Great Science Fiction by Scientists
- Cover of the first edition.
- Editor: Groff Conklin
- Language: English
- Genre: Science fiction
- Publisher: Collier Books
- Publication date: 1962
- Publication place: United States
- Media type: Print (paperback)
- Pages: 313

= Great Science Fiction by Scientists =

Science fiction anthology

Great Science Fiction by Scientists is an anthology of science fiction short stories edited by Groff Conklin. It was first published in paperback by Collier Books in 1962; it was reprinted twice in that year and again in 1966, 1967, 1968, 1970 and 1978.

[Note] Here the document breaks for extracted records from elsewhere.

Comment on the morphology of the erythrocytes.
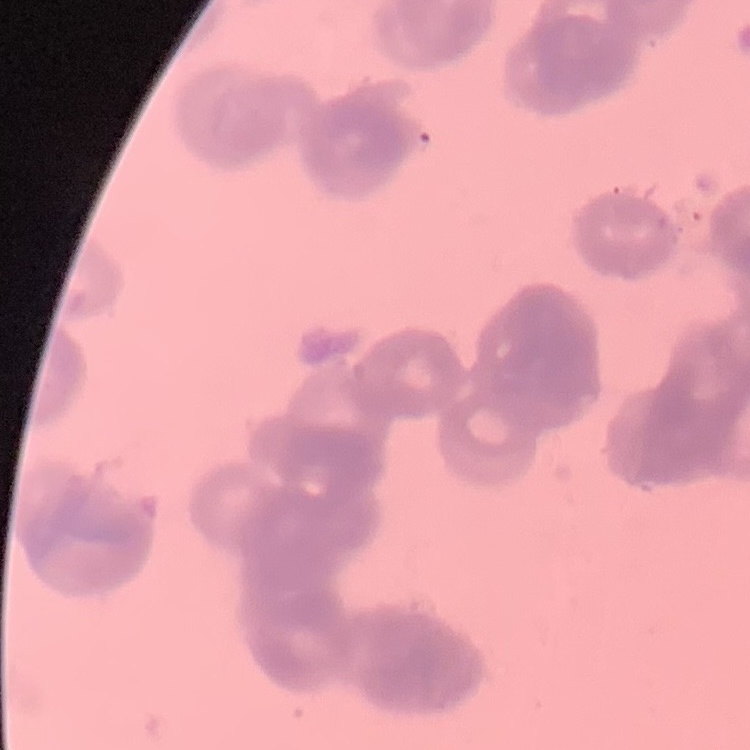
Rouleaux formation.

Summary:
  - Preparation: thin blood smear
  - Stain: Field's or Giemsa
  - Image type: square crop of a larger photomicrograph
Comment on the morphology of the erythrocytes.
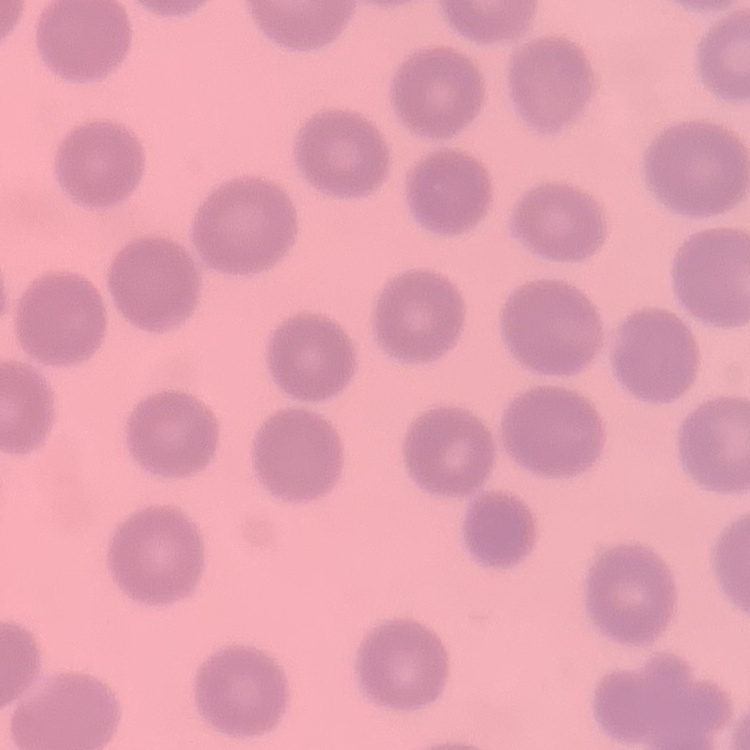

No rouleaux formation.

preparation = thin blood film
stain = Field's or Giemsa
image type = square crop of a larger photomicrograph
Classify this cell by malaria status.
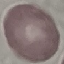

Uninfected.

preparation = thin smear
image type = cell patch, automatically extracted from a larger field of view and resized to 64 × 64 pixels
capture = smartphone through the microscope eyepiece
stain = Giemsa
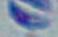

Summary:
  - Identification: Toxoplasma gondii
  - Modality: micrograph
  - Magnification: 1000x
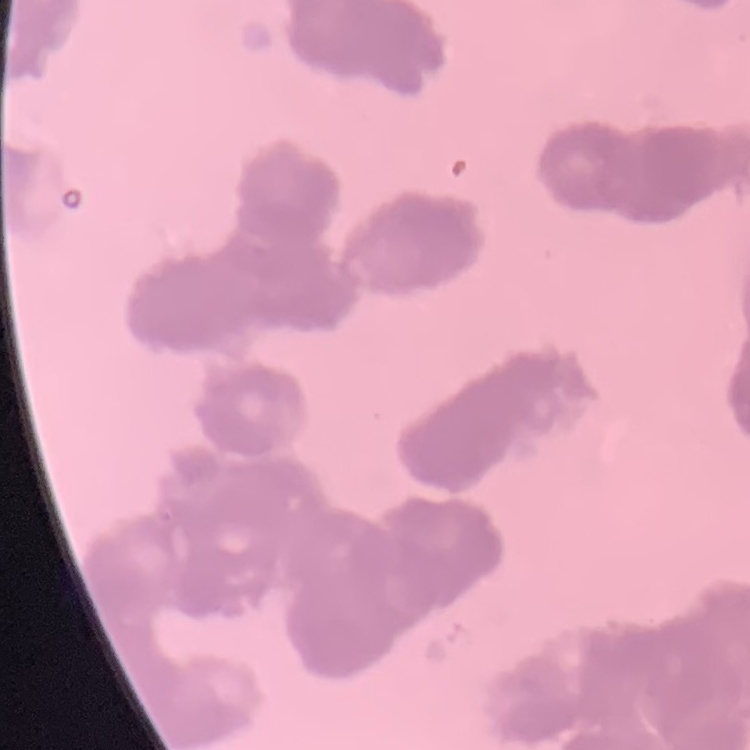

The erythrocytes show rouleaux formation. One tile cut from a larger photomicrograph. Thin blood smear. Stained with either Field's or Giemsa.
Assess this cell for malaria.
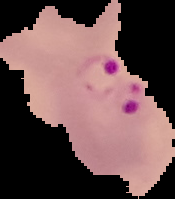
Parasitized.

image_size: 175×199 pixels
preparation: thin blood smear
image_type: segmented cell region with the area outside set to black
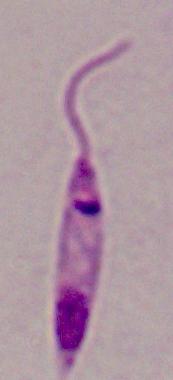
A Leishmania parasite is shown. Captured at 1000x magnification. Micrograph.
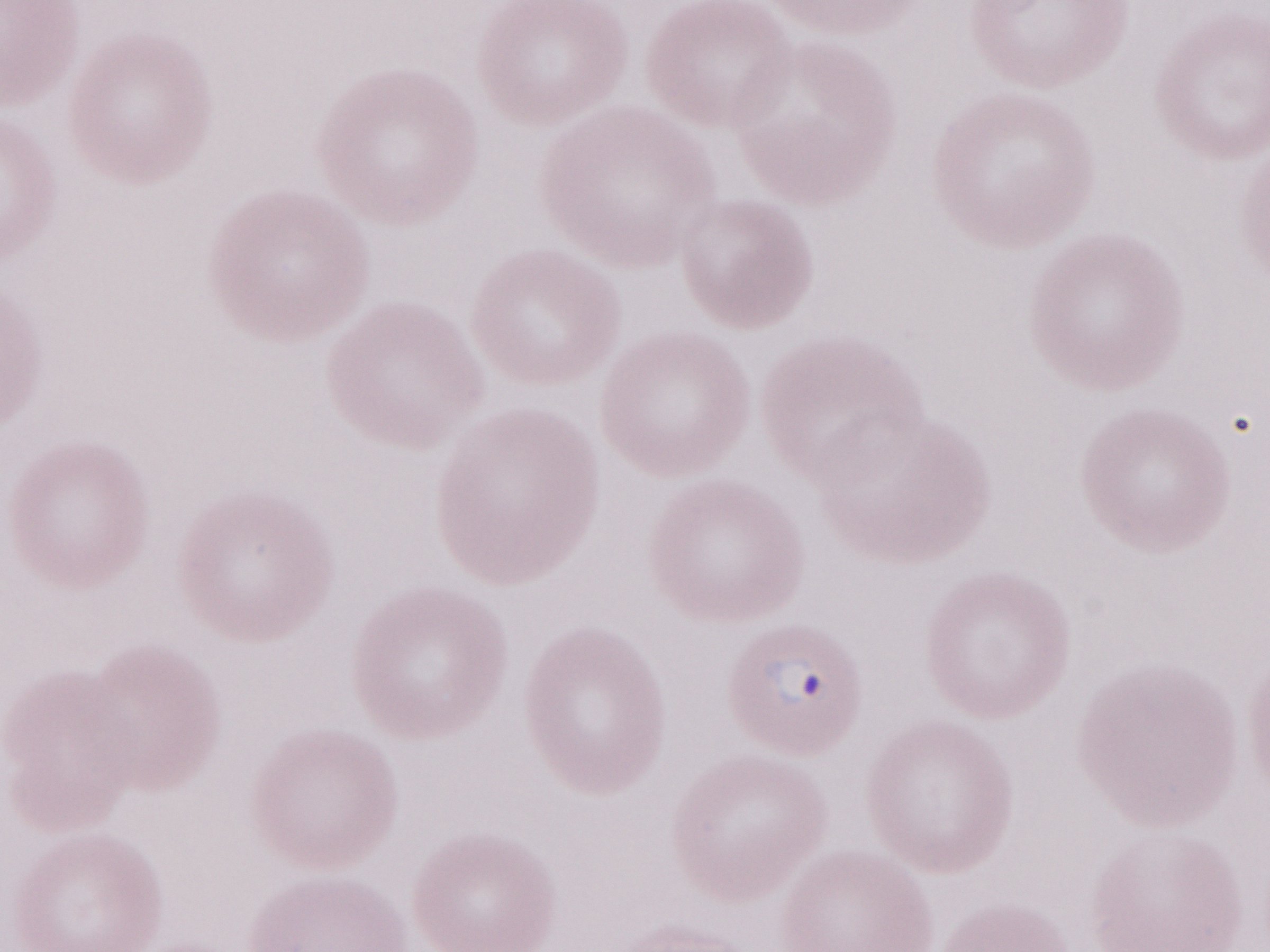 Thin blood smear. Olympus BX43 microscope and DP73 digital camera. May-Grünwald-Giemsa stain. Patient diagnosis: malaria infection. Single field of view. 1,000x magnification. Image is 1270×952 pixels.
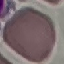
Malaria status: uninfected. Giemsa stain. Photographed with a smartphone camera at the microscope eyepiece. Thin smear of blood. Automatically extracted cell patch, resized to 64 × 64 pixels.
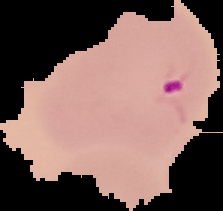

Summary:
  - Malaria status: parasitized
  - Preparation: thin blood smear
  - Image size: 223×211 pixels
  - Image type: segmented cell region on a black background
Assess this cell for malaria.
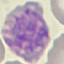
Parasitized.

Automatically extracted cell patch, resized to 64 × 64 pixels. Thin blood film. Photographed with a smartphone camera at the microscope eyepiece. Giemsa stain.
Name the cell type shown.
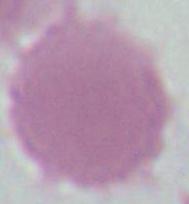

An erythrocyte.

{
  "magnification": "1000x",
  "modality": "photomicrograph"
}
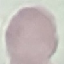
{
  "malaria_status": "uninfected",
  "image_type": "cell patch, automatically extracted from a larger field of view and resized to 64 × 64 pixels",
  "preparation": "thin smear",
  "capture": "smartphone through the microscope eyepiece",
  "stain": "Giemsa"
}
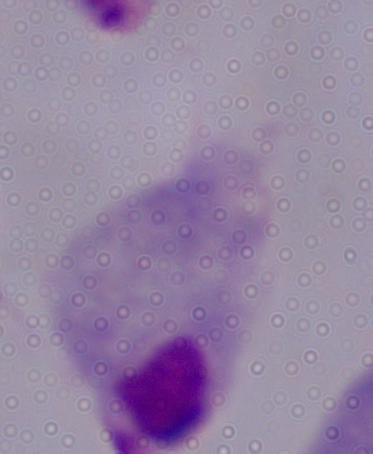
Captured at 1000x magnification. Photomicrograph. A trichomonad is shown.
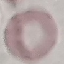

result: no malaria parasites detected
stain: Giemsa
image_type: automatically extracted cell patch, resized to 64 × 64 pixels
capture: smartphone through the microscope eyepiece
preparation: thin smear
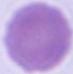
magnification = 1000x
identification = red blood cell
modality = micrograph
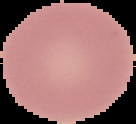

preparation: thin blood film
image_type: segmented cell region on a black background
image_size: 136×124 pixels
result: no malaria parasites seen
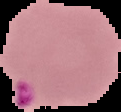
Summary:
  - Image type: cell region segmented out of the field of view; surrounding area masked to black
  - Result: Plasmodium parasites detected
  - Image size: 121×112 pixels
  - Preparation: thin blood smear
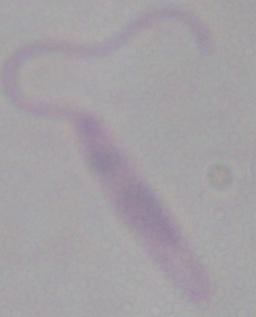

modality = micrograph
identification = Leishmania
magnification = 1000x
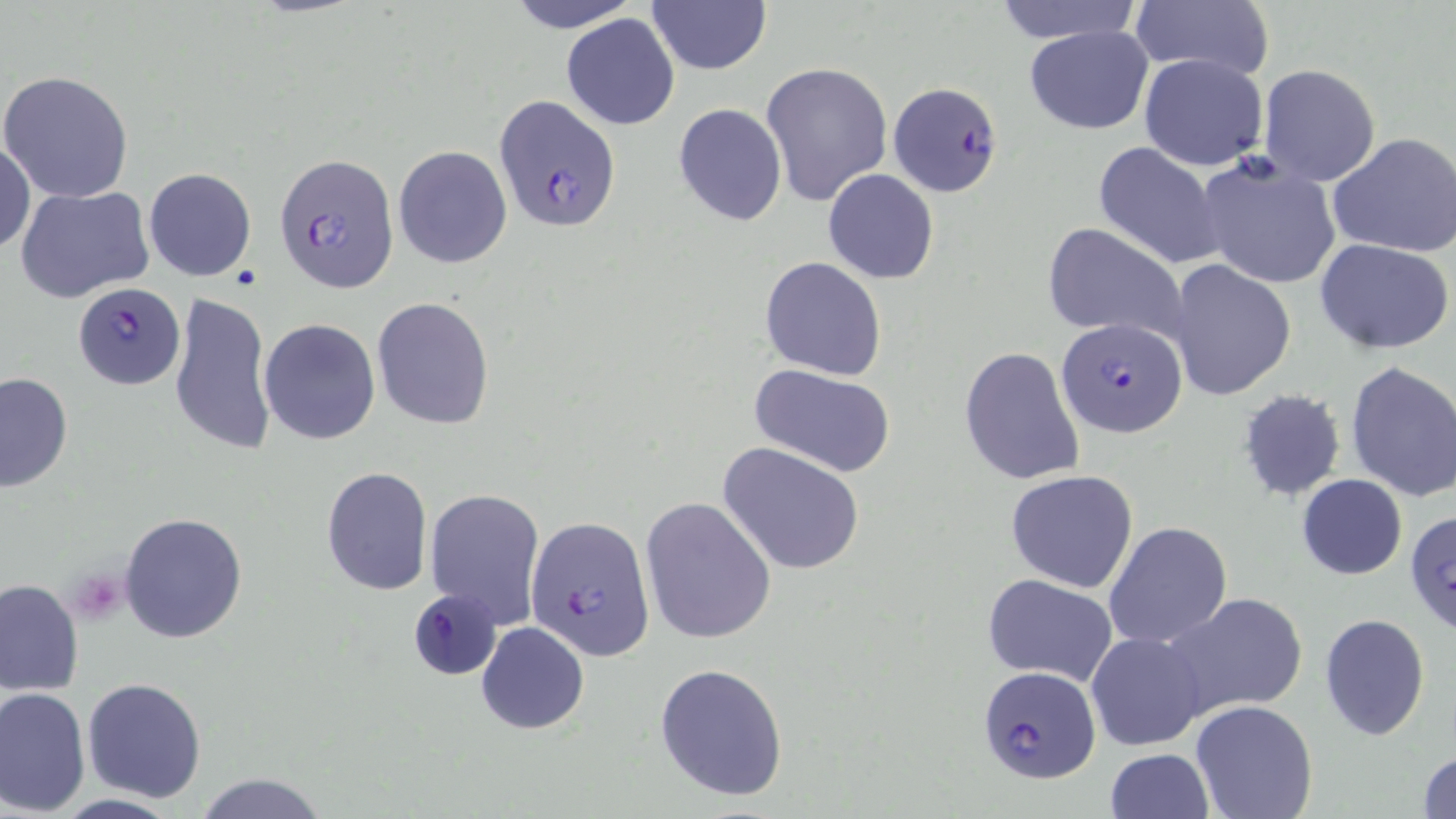

Approximate bounding boxes as (x1,y1)-(x2,y2) corner pairs in pixels. Uninfected red blood cell locations: (511,0)-(636,33), (992,0)-(1143,44), (647,1)-(771,76), (1129,1)-(1274,83), (562,14)-(679,130), (1024,26)-(1152,134), (1139,53)-(1269,171), (762,61)-(893,206), (1257,64)-(1382,187), (1,69)-(134,202), (673,103)-(787,227), (1328,132)-(1456,260), (0,141)-(35,256), (1093,141)-(1227,270), (394,145)-(512,269), (1194,155)-(1342,289), (143,168)-(256,281), (823,169)-(939,284), (15,184)-(153,303), (1042,224)-(1187,345), (1315,237)-(1454,354), (758,257)-(887,381), (1166,260)-(1297,401), (168,290)-(275,458), (373,297)-(493,431), (259,319)-(381,444), (959,346)-(1085,486), (1345,360)-(1456,503), (751,366)-(896,477), (0,371)-(72,492), (1236,387)-(1348,502), (718,441)-(865,575), (320,466)-(433,596), (1006,470)-(1139,593), (1296,474)-(1407,580), (424,487)-(545,628), (640,496)-(776,644), (1404,506)-(1455,638), (119,512)-(249,645), (1104,520)-(1234,651), (981,572)-(1119,686), (1,579)-(82,696), (409,587)-(502,680), (1160,592)-(1310,720), (1319,613)-(1431,739), (476,622)-(589,734), (1087,631)-(1205,750), (655,662)-(789,801), (82,678)-(208,802), (0,687)-(92,814), (1190,700)-(1320,819), (1105,747)-(1214,818), (1415,749)-(1456,819), (194,772)-(330,819), (51,793)-(185,819). Platelet locations: (70,568)-(129,623). Plasmodium falciparum-infected red blood cell locations: (889,82)-(1002,198), (495,96)-(620,230), (276,153)-(399,292), (72,281)-(183,389), (1055,318)-(1188,439), (526,516)-(655,661), (977,667)-(1103,783). Slide-level diagnosis: Plasmodium falciparum. Light microscopy. Captured at 1000x magnification. Thin blood film. One field of a larger specimen. Image is 1456×819 pixels. May-Grünwald-Giemsa stain.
Report the malaria status of this cell.
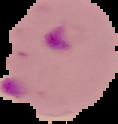
It is parasitized.

image type = segmented cell region on a black background
preparation = thin blood smear
image size = 118×124 pixels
Classify this cell by malaria status.
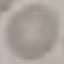

It is uninfected.

Thin blood film. Giemsa-stained preparation. Automatically extracted cell patch, resized to 64 × 64 pixels. Acquired by smartphone through the microscope eyepiece.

The book collects sixteen novellas, novelettes and short stories by various science fiction authors who also happened to be actual scientists, together with an introduction by the editor. The stories were previously published from 1926-1961 in various science fiction and other magazines.

==Contents==
- "On Science Fiction by Scientists" (Groff Conklin)
- "What If ..." (Isaac Asimov)
- "The Ultimate Catalyst" (Eric Temple Bell)
- "The Gostak and the Doshes" (Miles J. Breuer, M.D.)
- "Summertime on Icarus" (Arthur C. Clarke)
- "The Neutrino Bomb" (Ralph S. Cooper)
- "Last Year's Grave Undug" (Chan Davis)
- "The Gold-Makers" (J. B. S. Haldane)
- "The Tissue-Culture King" (Julian Huxley)
- "A Martian Adventure" (Willy Ley)
- "Learning Theory" (James McConnell)
- "The Mother of Necessity" (Chad Oliver)
- "John Sze's Future" (John R. Pierce)
- "Kid Anderson" (Robert S. Richardson)
- "Pilot Lights of the Apocalypse" (Dr. Louis N. Ridenour)
- "Grand Central Terminal" (Leo Szilard)
- "The Brain" (Norbert Wiener)

==Reception==
Floyd C. Gale of Galaxy Science Fiction rated the collection 4.5 stars out of five, stating that "Conklin has come up with an engrossing 'idea' anthology".